Key Points
Emerging Modes of Business
Definition of e-Business
e-Business refers to the conduct of industry, trade, and commerce using computer networks. It is a broad term that covers all business functions conducted electronically.
e-Business versus e-Commerce
e-Commerce is a part of e-business, covering a firm's online interactions with customers and suppliers like buying and selling. e-Business is a wider term that also includes internal electronic processes like production, finance, and inventory management.
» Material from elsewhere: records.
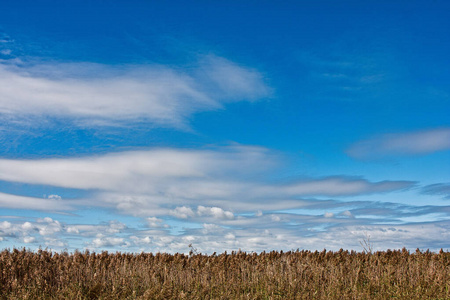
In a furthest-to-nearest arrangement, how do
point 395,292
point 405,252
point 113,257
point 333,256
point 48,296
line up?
1. point 405,252
2. point 333,256
3. point 113,257
4. point 395,292
5. point 48,296

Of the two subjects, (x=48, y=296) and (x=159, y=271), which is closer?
(x=48, y=296)

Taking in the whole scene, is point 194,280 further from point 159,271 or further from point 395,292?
point 395,292

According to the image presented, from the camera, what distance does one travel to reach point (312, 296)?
44.0 feet

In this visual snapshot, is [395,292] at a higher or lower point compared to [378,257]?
lower

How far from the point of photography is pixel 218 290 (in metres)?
14.0

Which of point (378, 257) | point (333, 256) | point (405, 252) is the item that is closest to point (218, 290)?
point (333, 256)

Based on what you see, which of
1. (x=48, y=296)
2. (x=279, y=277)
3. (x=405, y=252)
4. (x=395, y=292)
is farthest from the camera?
(x=405, y=252)

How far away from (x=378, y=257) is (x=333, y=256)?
2.27 meters

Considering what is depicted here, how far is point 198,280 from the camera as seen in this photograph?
1527 cm

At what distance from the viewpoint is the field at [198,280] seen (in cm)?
1319

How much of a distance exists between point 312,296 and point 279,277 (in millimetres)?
1768

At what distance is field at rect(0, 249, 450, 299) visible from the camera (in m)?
13.2

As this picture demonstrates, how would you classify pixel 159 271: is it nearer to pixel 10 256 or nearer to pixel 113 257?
pixel 113 257

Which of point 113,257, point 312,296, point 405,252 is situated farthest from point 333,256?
point 113,257
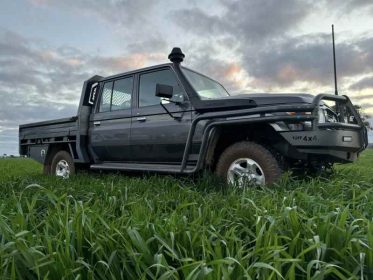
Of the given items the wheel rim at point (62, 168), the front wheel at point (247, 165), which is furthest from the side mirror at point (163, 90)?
the wheel rim at point (62, 168)

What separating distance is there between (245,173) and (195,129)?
0.92 meters

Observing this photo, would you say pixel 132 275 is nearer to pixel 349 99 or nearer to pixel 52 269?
pixel 52 269

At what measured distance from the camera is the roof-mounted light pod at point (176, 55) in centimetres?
562

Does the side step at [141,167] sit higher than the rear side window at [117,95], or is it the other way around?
the rear side window at [117,95]

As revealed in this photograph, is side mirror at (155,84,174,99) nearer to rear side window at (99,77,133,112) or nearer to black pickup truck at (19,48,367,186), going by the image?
black pickup truck at (19,48,367,186)

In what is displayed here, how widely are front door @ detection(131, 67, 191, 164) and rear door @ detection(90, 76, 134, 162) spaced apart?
0.69ft

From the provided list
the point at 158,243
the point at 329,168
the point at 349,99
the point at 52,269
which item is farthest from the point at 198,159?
the point at 52,269

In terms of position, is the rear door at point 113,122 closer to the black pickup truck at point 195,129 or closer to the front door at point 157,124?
the black pickup truck at point 195,129

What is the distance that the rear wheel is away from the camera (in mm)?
7087

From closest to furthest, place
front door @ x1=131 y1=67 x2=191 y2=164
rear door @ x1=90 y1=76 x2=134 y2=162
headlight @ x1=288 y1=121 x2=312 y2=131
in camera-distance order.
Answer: headlight @ x1=288 y1=121 x2=312 y2=131 < front door @ x1=131 y1=67 x2=191 y2=164 < rear door @ x1=90 y1=76 x2=134 y2=162

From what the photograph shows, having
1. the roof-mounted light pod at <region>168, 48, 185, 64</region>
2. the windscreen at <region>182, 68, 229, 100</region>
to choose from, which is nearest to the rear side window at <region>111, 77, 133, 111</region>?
the roof-mounted light pod at <region>168, 48, 185, 64</region>

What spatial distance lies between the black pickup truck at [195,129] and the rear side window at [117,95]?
0.06ft

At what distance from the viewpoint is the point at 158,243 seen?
73.5 inches

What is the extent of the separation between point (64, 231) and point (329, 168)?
13.7ft
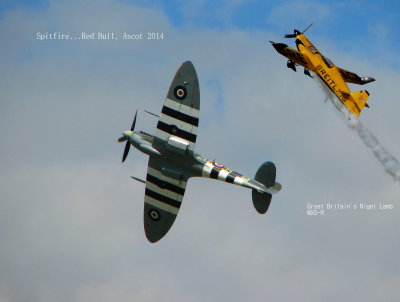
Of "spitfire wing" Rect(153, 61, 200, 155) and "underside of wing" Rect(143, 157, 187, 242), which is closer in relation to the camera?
"spitfire wing" Rect(153, 61, 200, 155)

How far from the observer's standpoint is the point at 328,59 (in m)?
51.6

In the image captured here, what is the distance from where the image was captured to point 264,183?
137 feet

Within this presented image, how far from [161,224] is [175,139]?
17.2ft

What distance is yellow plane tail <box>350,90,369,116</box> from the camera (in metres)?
49.1

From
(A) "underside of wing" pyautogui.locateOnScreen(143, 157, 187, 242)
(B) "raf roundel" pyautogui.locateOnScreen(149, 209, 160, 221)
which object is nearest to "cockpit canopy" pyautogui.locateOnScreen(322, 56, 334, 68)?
(A) "underside of wing" pyautogui.locateOnScreen(143, 157, 187, 242)

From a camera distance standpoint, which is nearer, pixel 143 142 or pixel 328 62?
pixel 143 142

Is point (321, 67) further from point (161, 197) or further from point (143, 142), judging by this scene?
point (143, 142)

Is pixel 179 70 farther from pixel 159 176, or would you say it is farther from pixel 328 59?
pixel 328 59

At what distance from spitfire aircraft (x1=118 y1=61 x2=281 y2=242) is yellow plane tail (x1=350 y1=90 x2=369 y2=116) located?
931 centimetres

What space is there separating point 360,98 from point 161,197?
12739 mm

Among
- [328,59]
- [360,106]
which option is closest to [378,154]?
[360,106]

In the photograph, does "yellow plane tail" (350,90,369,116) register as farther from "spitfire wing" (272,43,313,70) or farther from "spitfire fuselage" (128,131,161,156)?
"spitfire fuselage" (128,131,161,156)

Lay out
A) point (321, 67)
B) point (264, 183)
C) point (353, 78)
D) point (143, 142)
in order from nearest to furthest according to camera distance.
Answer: point (264, 183)
point (143, 142)
point (321, 67)
point (353, 78)

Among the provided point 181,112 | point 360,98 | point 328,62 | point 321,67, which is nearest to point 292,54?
point 321,67
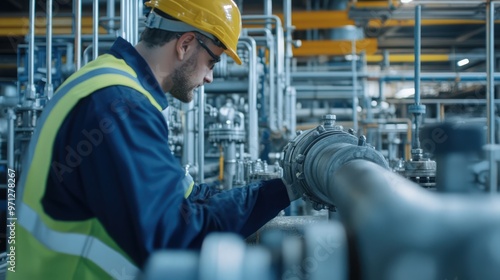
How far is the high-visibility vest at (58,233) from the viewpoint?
2.97 feet

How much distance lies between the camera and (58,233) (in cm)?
91

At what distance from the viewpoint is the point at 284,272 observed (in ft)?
1.62

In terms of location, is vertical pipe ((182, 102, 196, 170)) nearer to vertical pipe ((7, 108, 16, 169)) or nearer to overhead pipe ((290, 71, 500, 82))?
vertical pipe ((7, 108, 16, 169))

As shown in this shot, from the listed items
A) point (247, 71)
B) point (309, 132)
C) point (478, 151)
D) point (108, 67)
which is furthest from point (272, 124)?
point (478, 151)

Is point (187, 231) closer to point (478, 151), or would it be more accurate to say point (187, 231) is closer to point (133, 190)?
point (133, 190)

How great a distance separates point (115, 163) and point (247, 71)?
2945 millimetres

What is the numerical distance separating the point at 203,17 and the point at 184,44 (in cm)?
8

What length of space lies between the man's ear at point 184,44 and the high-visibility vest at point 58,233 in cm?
22

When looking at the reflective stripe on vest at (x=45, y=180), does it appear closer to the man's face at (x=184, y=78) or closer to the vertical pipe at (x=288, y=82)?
the man's face at (x=184, y=78)

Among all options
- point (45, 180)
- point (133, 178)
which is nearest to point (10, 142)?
point (45, 180)

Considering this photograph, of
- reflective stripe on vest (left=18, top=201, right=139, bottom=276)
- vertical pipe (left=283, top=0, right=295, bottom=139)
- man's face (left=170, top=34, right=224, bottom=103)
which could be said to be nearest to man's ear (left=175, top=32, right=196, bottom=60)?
man's face (left=170, top=34, right=224, bottom=103)

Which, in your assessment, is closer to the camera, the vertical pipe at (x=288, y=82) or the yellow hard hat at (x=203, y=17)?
the yellow hard hat at (x=203, y=17)

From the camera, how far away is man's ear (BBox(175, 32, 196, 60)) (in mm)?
1162

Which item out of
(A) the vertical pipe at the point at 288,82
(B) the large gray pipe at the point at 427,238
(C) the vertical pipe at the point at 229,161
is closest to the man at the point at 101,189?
(B) the large gray pipe at the point at 427,238
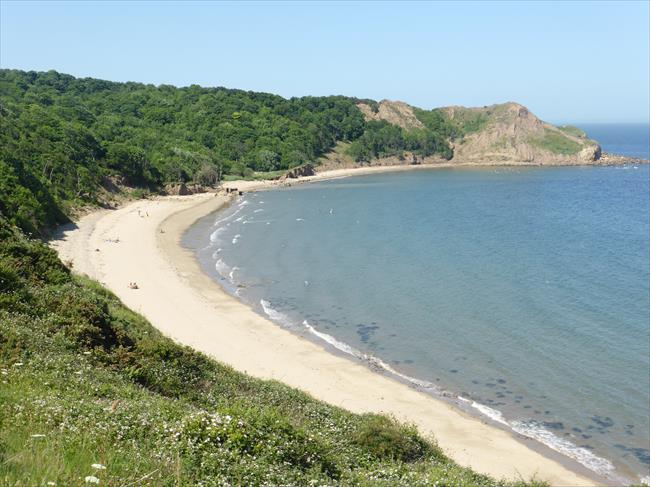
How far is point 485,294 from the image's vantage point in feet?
135

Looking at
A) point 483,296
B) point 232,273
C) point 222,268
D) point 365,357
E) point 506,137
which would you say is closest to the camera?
point 365,357

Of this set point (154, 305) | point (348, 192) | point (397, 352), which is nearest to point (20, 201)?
point (154, 305)

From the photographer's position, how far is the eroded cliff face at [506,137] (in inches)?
5965

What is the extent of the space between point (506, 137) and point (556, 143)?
12.4m

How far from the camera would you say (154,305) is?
36.4m

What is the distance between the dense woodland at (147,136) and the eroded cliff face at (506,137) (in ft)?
20.4

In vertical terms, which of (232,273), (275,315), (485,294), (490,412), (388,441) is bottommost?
(490,412)

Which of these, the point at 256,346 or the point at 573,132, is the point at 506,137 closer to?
the point at 573,132

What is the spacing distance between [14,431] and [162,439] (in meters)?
2.22

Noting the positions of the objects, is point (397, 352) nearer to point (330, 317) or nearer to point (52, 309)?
point (330, 317)

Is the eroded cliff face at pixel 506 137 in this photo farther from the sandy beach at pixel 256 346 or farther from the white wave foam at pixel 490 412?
the white wave foam at pixel 490 412

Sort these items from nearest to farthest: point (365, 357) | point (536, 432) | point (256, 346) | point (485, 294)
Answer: point (536, 432)
point (365, 357)
point (256, 346)
point (485, 294)

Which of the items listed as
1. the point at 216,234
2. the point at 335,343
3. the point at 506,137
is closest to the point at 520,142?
the point at 506,137

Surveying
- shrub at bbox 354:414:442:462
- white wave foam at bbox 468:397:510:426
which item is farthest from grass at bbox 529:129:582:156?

Scope of e-Business: B2B Commerce
B2B (Business-to-Business) commerce involves electronic transactions between two or more business firms. This includes activities like a manufacturer purchasing raw materials from a supplier online.
Scope of e-Business: B2C Commerce
B2C (Business-to-Customer) commerce involves transactions between a business firm and its customers. Online shopping is the most common example of B2C commerce.
Scope of e-Business: Intra-B Commerce
Intra-B commerce refers to transactions and interactions occurring electronically within a single business firm. It facilitates communication between various departments, such as marketing and production, using the firm's internal network (intranet).
Scope of e-Business: C2C Commerce
C2C (Customer-to-Customer) commerce involves business transactions originating from and destined for consumers. This is common for goods without an established market, such as used books, facilitated by platforms like eBay.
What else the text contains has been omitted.